Retraite chez les bénédictines

Selon la légende, le couvent du Val Müstair dans les Grisons a été fondé au VIIIe siècle par Charlemagne et n’a jamais été entièrement détruit. Bien conservé, il révèle aujourd’hui des styles architecturaux de plusieurs époques et renferme des trésors accumulés sur une douzaine de siècles. Ce qui a été déterminant pour son inscription sur la Liste du Patrimoine mondial de l’UNESCO, ce sont les peintures murales de l’église conventuelle. Il s’agit du cycle de fresques le plus important et le mieux conservé du Haut Moyen Âge. Aujourd’hui encore, le couvent continue d’abriter des bénédictines qui perpétuent un rythme basé sur «ora et labora». Vie monacale, activité culturelle, musée, recherche et restauration se fondent ici en un tout unique. Patrimoine culturel depuis 1983.



Historie

Nichée derrière le col de l’Ofen et s’étendant sur quelque 25 kilomètres jusqu’à la frontière italienne, où elle prend le nom de Val Venosta (Vinschgau en allemand), cette vallée n’a pas toujours été périphérique.  Au premier siècle de notre ère, la Via Claudia Augusta passait tout près de là. Elle reliait la vallée du Pô et le nord des Alpes, en passant par le col de Resia. Sous Charlemagne (742 – 814), cette voie et les cols avoisinants acquièrent une importance stratégique. En 774, Charlemagne, qui n’était alors que roi des Francs, défait les Lombards près de Pavie et annexe la Lombardie. En 788, il destitue Tassilon, duc de Bavière, et annexe ses terres. Comme un coin fiché entre ces deux grands territoires, il y a le Val Müstair et le Val Venosta, qui tous deux dépendent de l’évêque de Coire. Le couvent Saint-Jean a donc probablement été érigé pour garantir l’accessibilité de ces vallées.

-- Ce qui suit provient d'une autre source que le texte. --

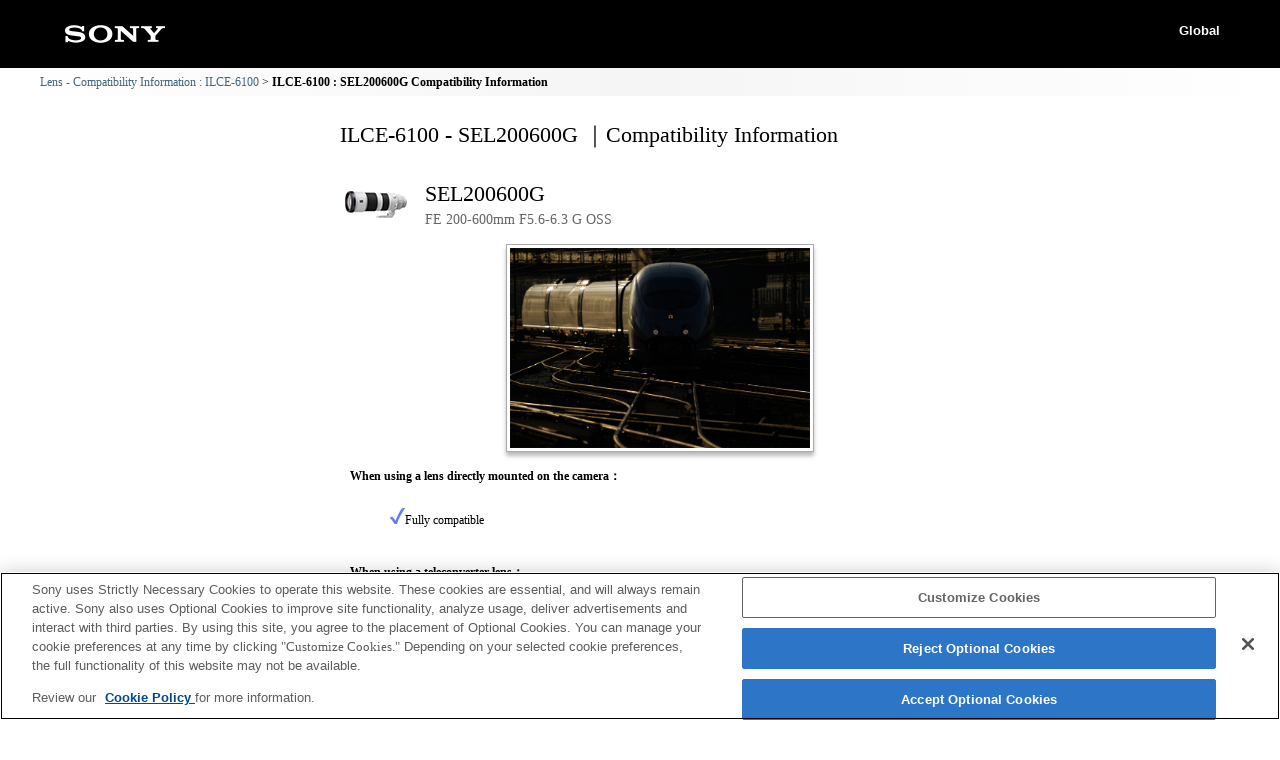

--- FILE ---
content_type: text/html; charset=UTF-8
request_url: https://support.d-imaging.sony.co.jp/www/cscs/lens_body/detail.php?prdct_name=ILCE-6100&rel_prdct_name=SEL200600G&lang=en&area=ap
body_size: 5056
content:

<!doctype html>
<html lang="en">
<head>
<meta charset="UTF-8">
<meta name="viewport" content="width=device-width,initial-scale=1">
<meta name="keywords" content="Sony, Support, DSLR, ILCE-6100, SEL200600G, Compatibility Information, Lens, Interchangeable-lens digital camera α">
<meta name="description" content="You can check which lenses are compatible with Sony α interchangeable-lens digital cameras.">
<meta http-equiv="X-UA-Compatible" content="IE=edge">
<meta http-equiv="cache-control" content="no-cache">
<title>ILCE-6100 - SEL200600G ｜Compatibility Information</title>
<!-- d-imaging.sony.co.jp に対する OneTrust Cookie 同意通知の始点 -->
<script type="text/javascript" src="https://cdn.cookielaw.org/consent/d5d0bcbd-5cc7-4b43-b8eb-7dc234591e6d/OtAutoBlock.js" ></script>
<script src="https://cdn.cookielaw.org/consent/d5d0bcbd-5cc7-4b43-b8eb-7dc234591e6d/otSDKStub.js"  type="text/javascript" charset="UTF-8" data-domain-script="d5d0bcbd-5cc7-4b43-b8eb-7dc234591e6d" ></script>
<script type="text/javascript">
function OptanonWrapper() { }
</script>
<!-- d-imaging.sony.co.jp に対する OneTrust Cookie 同意通知の終点 -->
<link rel="stylesheet" media="all" type="text/css" href="./css/common.css">
<link rel="stylesheet" media="all" type="text/css" href="./css/base.css">
<link rel="stylesheet" media="all" type="text/css" href="./css/tile.css">
<link rel="stylesheet" media="all" type="text/css" href="./css/detail.css">
<link rel="shortcut icon" href="./image/icn_favicon.ico">
<link rel="stylesheet" media="all" type="text/css" href="../common/css/lens_selector.css">
<link rel="stylesheet" media="all" type="text/css" href="css/list.css">
<style>
body{
	font-size: 75%;
	line-height: 1.4;
	}
</style>


<script src="https://assets.adobedtm.com/fd726ea3e9a7/d5e7f957a30f/launch-757c9e128c6b.min.js" async></script>
<script src="/share/js/jquery.min.js" type="text/javascript"></script>
<script src="js/detail.js"></script>

<script>
$("document").ready(function(){
	mount_adapter_act();
});
</script>



</head>

<body class="no-js detail_body">
<div class='cover'></div>
<!-- begin header -->

<header>
	<div id="tmpl_header_wrapper">
		<div id="tmpl_header">
			<h1 id="tmpl_SonyLogo"> <img alt="SONY" src="./image/h1_sonylogo_x2.gif"> </h1>
			<div id="tmpl_siteLogo">Global</div>
		</div>
	</div>
</header>

<!-- begin breadcrumbs -->
<nav class="breadcrumbs" aria-label="breadcrumb">
	<ol class="breadcrumbs-inner">
		<li><a href="./?area=ap&lang=en&mdl=ILCE-6100">Lens - Compatibility Information : ILCE-6100</a></li>
        <li>ILCE-6100 : SEL200600G Compatibility Information</li>
	</ol>
</nav>
<!-- end breadcrumbs -->


<main id="main">
<h1 class="ttl">
ILCE-6100 - SEL200600G ｜Compatibility Information</h1>
<!-- end header -->

<div id="loading_cnt">
<div class='detail_product_image'> <img class='detail_product' src='../common/product_image/small/SEL200600G.jpg' alt=''> </div><div class='detail_top'><p class='detail_title'>SEL200600G</p><div class='detail_sub_title'>FE 200-600mm F5.6-6.3 G OSS</div></div><button class='detail_close'><img src='./image/close.png' alt='close'></button><div class='detail_sample_photo'><a href='../lens_select/img/sample/SEL200600G_01.jpg' target='sample_photo'><img class='detail_sample_photo' src='../lens_select/img/sample/SEL200600G_01.jpg' alt='sample: SEL200600G'></a></div><div class='detail_product_notes'><p><strong>When using a lens directly mounted on the camera：</strong></p><ul><img src='./image/full_comp.png' alt=''>Fully compatible</ul></div><div class='detail_product_notes_adp'><p><strong>When using a teleconverter lens：</strong></p>
<ul class="tab_menu"><li><a href='#notes_adp_0' class='tab' data-serial='0' id='notes_tab_0'>SEL14TC<br><img class='img_adapter' src='../common/product_image/small/SEL14TC.png' alt='SEL14TC'></a></li><li><a href='#notes_adp_1' class='tab' data-serial='1' id='notes_tab_1'>SEL20TC<br><img class='img_adapter' src='../common/product_image/small/SEL20TC.png' alt='SEL20TC'></a></li></ul><div class="adapter" data-serial="0" id="notes_adp_0"><h3 class="adapter_title">SEL14TC</h3><ul><li class='full_compati'><img src='./image/full_comp.png' alt=''>Fully compatible</li></ul></div><div class="adapter" data-serial="1" id="notes_adp_1"><h3 class="adapter_title">SEL20TC</h3><ul><li>Focal plane phase detection AF cannot be used for focal lengths with a maximum aperture value of F13 or above, so contrast AF will operate.</li></ul></div></div><div class='detail_link'></div></div>
</main>
<!-- begin footer -->
<footer>
	<div id="tmpl_footer_wrapper">
		<div class="tmpl_font_normal" id="tmpl_footer" style="visibility:">
			<nav>
				<ul>
										<li id="tmpl_termsOfUse"> <a href="http://www.sony.net/copyright/" target="_blank">Terms of Use</a> </li>
					<li id="tmpl_about"> <a href="http://www.sony.net/SonyInfo/SupportAll/" target="_blank">Contact Us</a> </li>
									</ul>
				<div id="tmpl_copyright">Copyright 2026 Sony Corporation</div>
			</nav>
		</div>
	</div>
</footer>
<!-- end footer -->






</body>
</html>
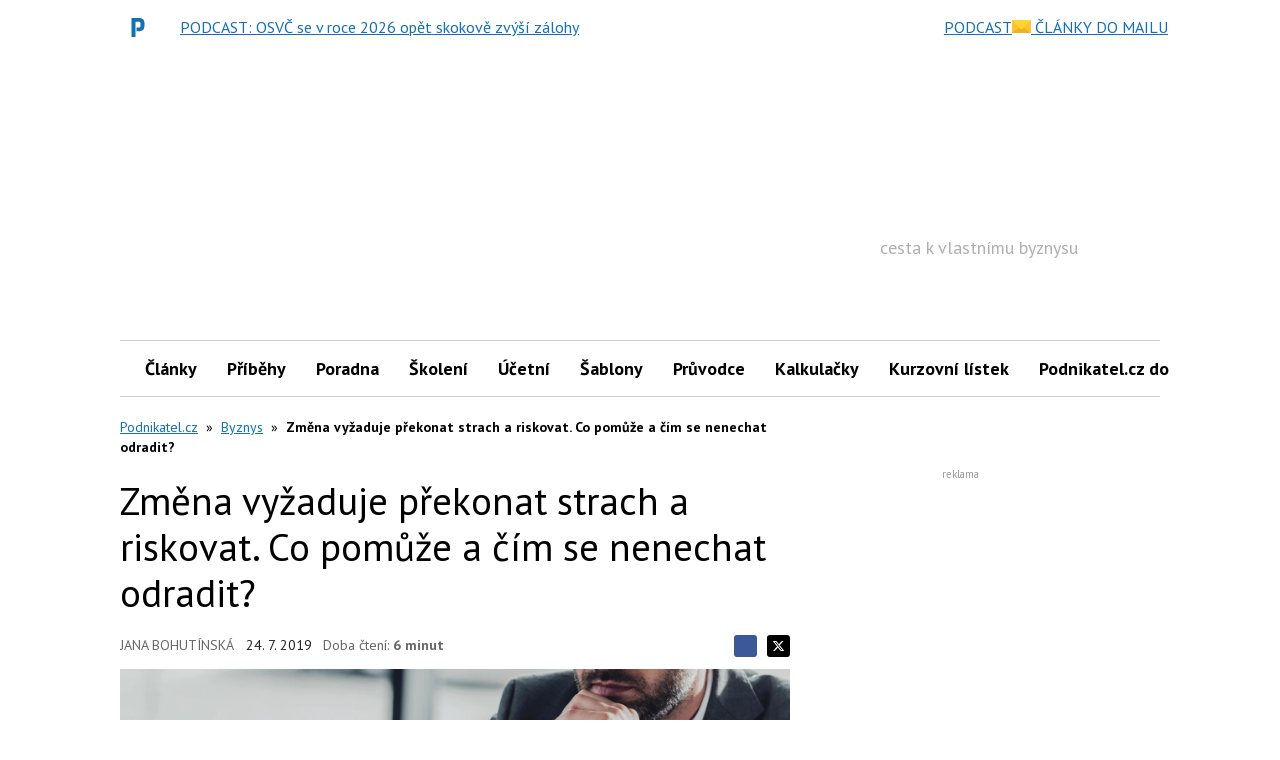

--- FILE ---
content_type: text/html; charset=utf-8
request_url: https://www.google.com/recaptcha/api2/aframe
body_size: 264
content:
<!DOCTYPE HTML><html><head><meta http-equiv="content-type" content="text/html; charset=UTF-8"></head><body><script nonce="ovVftSlGwxcos_n63weurw">/** Anti-fraud and anti-abuse applications only. See google.com/recaptcha */ try{var clients={'sodar':'https://pagead2.googlesyndication.com/pagead/sodar?'};window.addEventListener("message",function(a){try{if(a.source===window.parent){var b=JSON.parse(a.data);var c=clients[b['id']];if(c){var d=document.createElement('img');d.src=c+b['params']+'&rc='+(localStorage.getItem("rc::a")?sessionStorage.getItem("rc::b"):"");window.document.body.appendChild(d);sessionStorage.setItem("rc::e",parseInt(sessionStorage.getItem("rc::e")||0)+1);localStorage.setItem("rc::h",'1768743691335');}}}catch(b){}});window.parent.postMessage("_grecaptcha_ready", "*");}catch(b){}</script></body></html>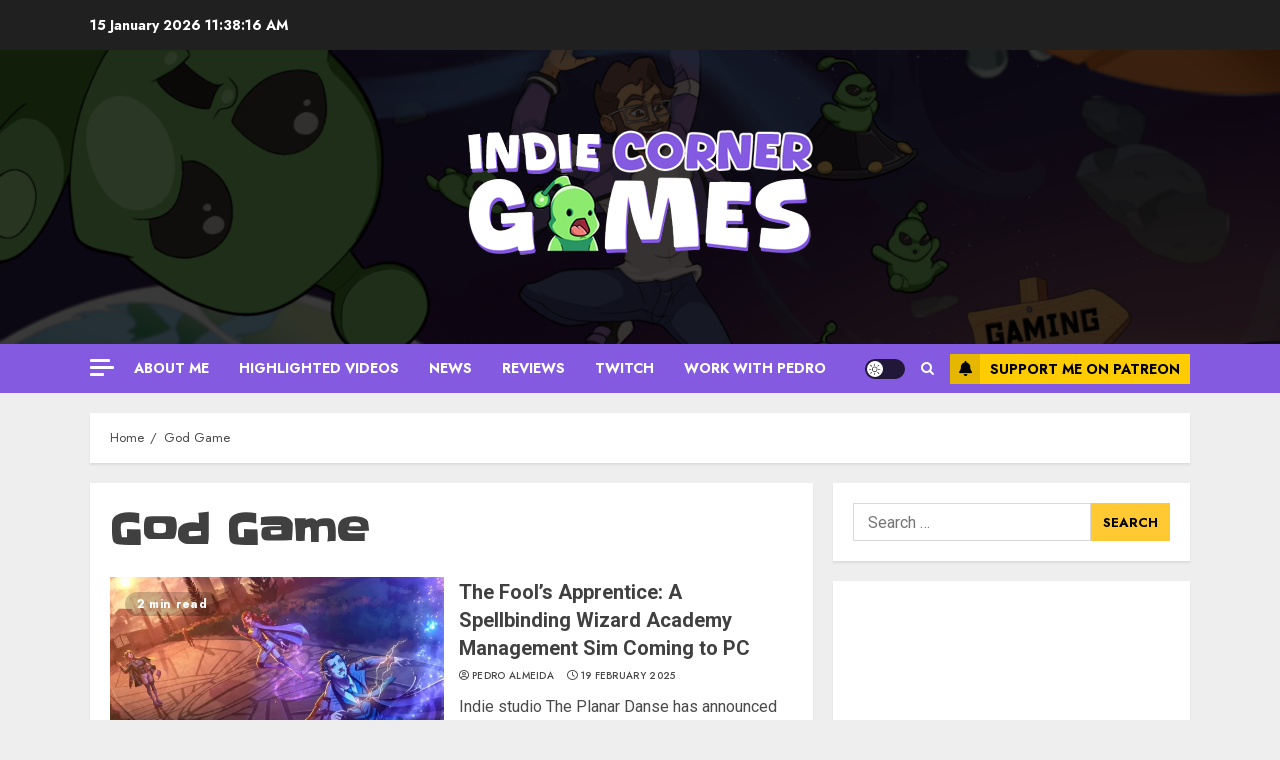

--- FILE ---
content_type: text/html; charset=utf-8
request_url: https://www.google.com/recaptcha/api2/aframe
body_size: 262
content:
<!DOCTYPE HTML><html><head><meta http-equiv="content-type" content="text/html; charset=UTF-8"></head><body><script nonce="8PcvUMKRwkKAqBFjZR-5fw">/** Anti-fraud and anti-abuse applications only. See google.com/recaptcha */ try{var clients={'sodar':'https://pagead2.googlesyndication.com/pagead/sodar?'};window.addEventListener("message",function(a){try{if(a.source===window.parent){var b=JSON.parse(a.data);var c=clients[b['id']];if(c){var d=document.createElement('img');d.src=c+b['params']+'&rc='+(localStorage.getItem("rc::a")?sessionStorage.getItem("rc::b"):"");window.document.body.appendChild(d);sessionStorage.setItem("rc::e",parseInt(sessionStorage.getItem("rc::e")||0)+1);localStorage.setItem("rc::h",'1768477094550');}}}catch(b){}});window.parent.postMessage("_grecaptcha_ready", "*");}catch(b){}</script></body></html>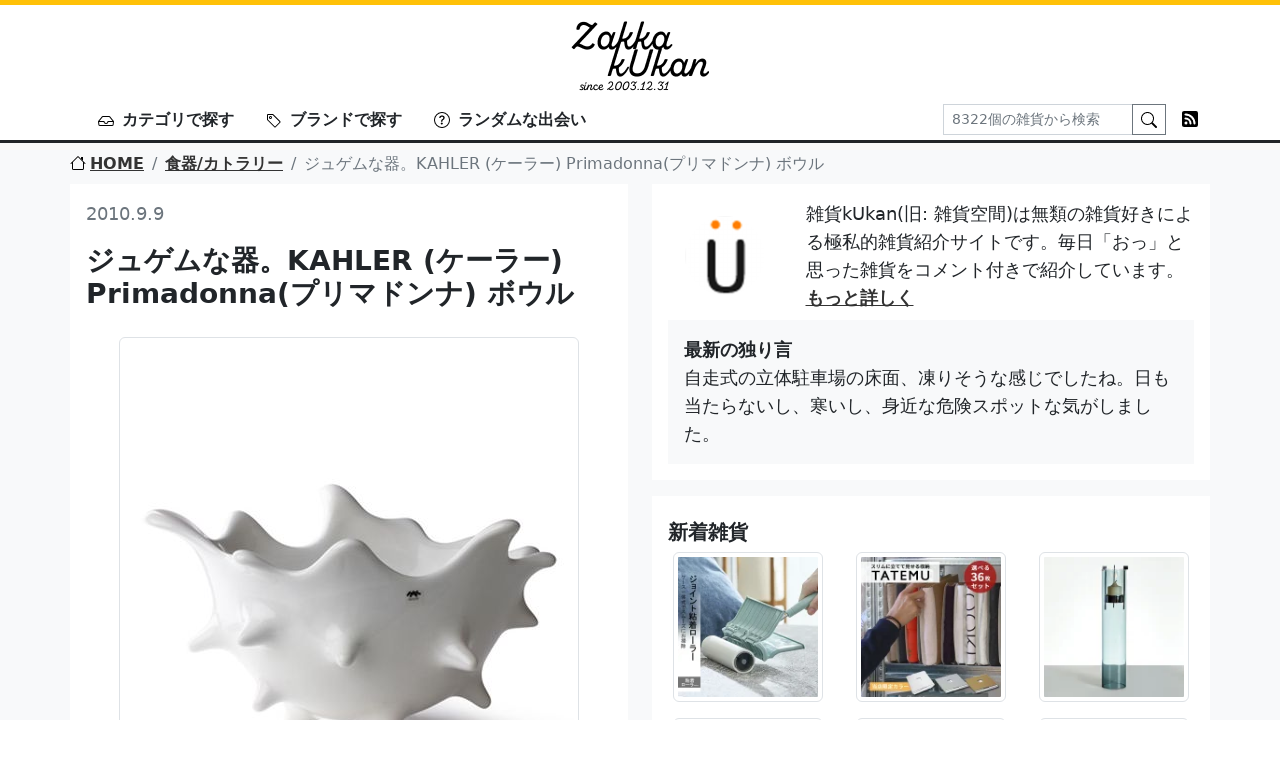

--- FILE ---
content_type: text/css
request_url: https://www.zakkaz.com/css/ver2.css
body_size: 563
content:
@charset "utf-8";

body {
	font-size: 18px;
	line-height: 1.6;
}

a {	color:#333; font-weight: 800; }
a:hover { color:#AAA; }
a img:hover { opacity:0.6; filter: alpha(opacity=60); -ms-filter: "alpha(opacity=60)"; background: #fff; }
.a {
	display:block;
	text-align:center;
	overflow:hidden;
	margin:1em auto;
}
.a img {
	margin:.5em auto;
	padding: 0.25rem;
	background-color: #fff;
	border: 1px solid var(--bs-border-color);
	border-radius: 0.375rem;
	max-width: 100%;
	height: auto;
}
.b {
	text-align:center;
	font-weight:800;
	font-size:2.5em;
	padding:0 0 .5em;
}

.entry-comment {
	margin-top: 1.5em;
	padding:.8em 1.2em;
	background:#f5f5f5;
}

Divers éléments étayent l’hypothèse d’un fondateur important. D’abord les facteurs géopolitiques précités. Ensuite les vestiges archéologiques et la datation par dendrochronologie (les bois les plus anciens proviennent d’arbres abattus en 775). Enfin, l’agencement judicieux et la dimension des constrictions (le périmètre de l’abbaye carolingienne était plus grand que celui du couvent actuel). La tradition locale attribue la création du couvent à Charlemagne, ce qui est plausible puisqu’il savait se montrer généreux envers l’église, tout en l’utilisant à des fins politiques. Il est aussi possible que le couvent ait été construit par l’évêque de Coire, agissant au nom et avec les fonds du souverain.

Müstair a, dès le début, comporté un couvent pour honorer. Dieu et une résidence pour accueillir des personnalités. C’était aussi la résidence officielle de l’évêque de Coire lorsqu’il visitait les domaines du sud-ouest de son diocèse. L’église carolingienne ötait une haute salle indivise, avec trois absides. Le cloître et la ferme étaient adjacent.

Le saviez-vous?

• Le monastère de Saint-Jean à Müstair est habité par des bénédictin(e)s depuis 1246 ans.

• Si l’on additionne tous les psaumes qui ont été récités à ce jour dans le monastère de Saint-Jean à Müstair, on obtient le chiffre de 9 804 375.